The specific act of "insurrection" of which he was found guilty was misdemeanor trespass. He entered parts of the Capitol grounds and, by his own admission, led a prayer rally there. He is now barred for life from holding any office under the United States by the Constitution's 14th Amendment, assuming that this ruling withstands review.
4 comments:
It'll be interesting to see how far it goes before an appeal overturns this.
Eric Hines
Indeed, we shall all be interested to see if this is allowed to stand -- and to see how many stand up to embrace it. Normally even a felon is only stripped of his own right to vote. Here everyone, convicted or not, is being stripped of a right to vote for him: and for not even going inside the Capitol, but merely crossing onto public land of which he is a partial owner, for the purpose of protected 1st Amendment activity that would have drawn others out of the riot and into prayer.
It presents an interesting backdrop regarding the situation currently surrounding former President Donald Trump, also.
Some on the Left are suggesting--hoping--that an indictment of Trump would legally block him from running for President in 2024, and others on the Left are insisting that, no, a conviction would be required.

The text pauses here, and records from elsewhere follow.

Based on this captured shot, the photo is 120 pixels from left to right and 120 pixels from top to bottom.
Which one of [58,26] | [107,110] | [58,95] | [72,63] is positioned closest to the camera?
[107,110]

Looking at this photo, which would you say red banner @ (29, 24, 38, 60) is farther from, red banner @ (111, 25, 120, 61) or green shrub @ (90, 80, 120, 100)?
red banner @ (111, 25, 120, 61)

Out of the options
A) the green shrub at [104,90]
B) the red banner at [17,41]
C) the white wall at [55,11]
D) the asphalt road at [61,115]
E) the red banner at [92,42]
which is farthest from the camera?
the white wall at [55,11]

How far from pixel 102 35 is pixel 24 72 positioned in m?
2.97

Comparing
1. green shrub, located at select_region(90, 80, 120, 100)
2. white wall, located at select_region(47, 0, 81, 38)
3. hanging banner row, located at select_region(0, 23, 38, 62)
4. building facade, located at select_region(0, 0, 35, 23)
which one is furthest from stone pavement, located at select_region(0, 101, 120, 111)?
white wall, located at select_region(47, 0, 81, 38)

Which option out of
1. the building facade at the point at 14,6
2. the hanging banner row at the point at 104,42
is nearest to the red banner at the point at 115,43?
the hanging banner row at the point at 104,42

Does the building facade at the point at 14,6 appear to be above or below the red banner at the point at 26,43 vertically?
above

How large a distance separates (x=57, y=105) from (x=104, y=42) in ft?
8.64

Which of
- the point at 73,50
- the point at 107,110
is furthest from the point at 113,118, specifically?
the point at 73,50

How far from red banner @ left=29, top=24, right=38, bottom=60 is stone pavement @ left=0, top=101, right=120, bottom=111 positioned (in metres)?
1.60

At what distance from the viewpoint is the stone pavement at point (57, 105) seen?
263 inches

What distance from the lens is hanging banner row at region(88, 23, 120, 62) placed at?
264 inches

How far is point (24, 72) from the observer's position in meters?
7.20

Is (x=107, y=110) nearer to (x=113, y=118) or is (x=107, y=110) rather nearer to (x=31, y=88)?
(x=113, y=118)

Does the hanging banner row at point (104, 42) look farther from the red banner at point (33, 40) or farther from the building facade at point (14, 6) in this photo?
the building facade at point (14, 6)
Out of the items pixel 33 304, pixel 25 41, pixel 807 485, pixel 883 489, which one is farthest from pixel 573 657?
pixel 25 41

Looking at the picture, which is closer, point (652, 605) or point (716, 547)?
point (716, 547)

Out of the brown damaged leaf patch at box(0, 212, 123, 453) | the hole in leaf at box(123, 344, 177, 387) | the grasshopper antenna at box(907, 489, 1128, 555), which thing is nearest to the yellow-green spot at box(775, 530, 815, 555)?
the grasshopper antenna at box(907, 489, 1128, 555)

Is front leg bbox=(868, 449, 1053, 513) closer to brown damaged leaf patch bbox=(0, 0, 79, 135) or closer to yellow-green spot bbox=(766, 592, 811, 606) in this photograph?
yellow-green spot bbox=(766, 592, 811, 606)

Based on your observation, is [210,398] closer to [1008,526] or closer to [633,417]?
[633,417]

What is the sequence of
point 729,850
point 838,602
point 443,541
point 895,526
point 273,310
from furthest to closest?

More sensible folks are pointing out that, well, there's nothing in our Constitution that says he--or any indictee or convicted--could not run and if elected could not serve. They point out that our Constitution lays out the only criteria governing a Presidential candidate's eligibility and, further, that the Supreme Court has already said States cannot (not may not) add limits to those criteria.
Eric Hines
Can't wait to see the true believers heads explode when this gets overturned.